-- BRIEF --
Below are the records; pull every line that includes "site".

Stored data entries
· · ·

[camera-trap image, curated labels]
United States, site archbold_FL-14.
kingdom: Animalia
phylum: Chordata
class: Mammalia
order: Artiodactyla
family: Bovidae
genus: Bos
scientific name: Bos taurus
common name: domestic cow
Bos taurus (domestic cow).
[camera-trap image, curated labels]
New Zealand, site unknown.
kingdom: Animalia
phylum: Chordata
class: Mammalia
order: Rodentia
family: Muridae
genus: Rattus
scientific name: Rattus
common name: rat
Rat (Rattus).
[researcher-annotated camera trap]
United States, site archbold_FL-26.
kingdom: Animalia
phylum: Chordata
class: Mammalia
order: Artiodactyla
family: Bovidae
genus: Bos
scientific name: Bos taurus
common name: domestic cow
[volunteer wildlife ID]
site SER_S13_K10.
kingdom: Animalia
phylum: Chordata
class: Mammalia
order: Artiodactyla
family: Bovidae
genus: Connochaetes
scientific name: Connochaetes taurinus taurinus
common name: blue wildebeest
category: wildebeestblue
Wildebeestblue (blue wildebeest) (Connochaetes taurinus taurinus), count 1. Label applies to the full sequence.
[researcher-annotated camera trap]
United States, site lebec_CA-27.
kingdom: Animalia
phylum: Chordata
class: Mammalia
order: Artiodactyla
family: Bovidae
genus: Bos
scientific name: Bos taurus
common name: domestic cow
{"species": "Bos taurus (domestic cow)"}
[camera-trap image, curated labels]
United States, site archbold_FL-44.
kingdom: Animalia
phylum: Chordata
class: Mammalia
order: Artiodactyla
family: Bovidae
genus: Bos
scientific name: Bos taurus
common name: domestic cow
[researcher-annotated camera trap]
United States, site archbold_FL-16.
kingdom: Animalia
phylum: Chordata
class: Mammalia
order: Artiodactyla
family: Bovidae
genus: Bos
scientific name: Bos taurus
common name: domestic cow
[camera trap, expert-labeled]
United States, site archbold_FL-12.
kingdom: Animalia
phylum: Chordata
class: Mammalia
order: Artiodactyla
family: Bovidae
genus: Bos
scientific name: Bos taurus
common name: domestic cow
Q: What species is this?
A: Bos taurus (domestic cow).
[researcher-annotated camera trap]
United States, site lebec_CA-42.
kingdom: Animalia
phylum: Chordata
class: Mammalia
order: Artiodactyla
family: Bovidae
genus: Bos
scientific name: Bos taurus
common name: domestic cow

· · ·

-- SOLUTION FOR THIS EXERCISE --
United States, site archbold_FL-14.
New Zealand, site unknown.
United States, site archbold_FL-26.
site SER_S13_K10.
United States, site lebec_CA-27.
United States, site archbold_FL-44.
United States, site archbold_FL-16.
United States, site archbold_FL-12.
United States, site lebec_CA-42.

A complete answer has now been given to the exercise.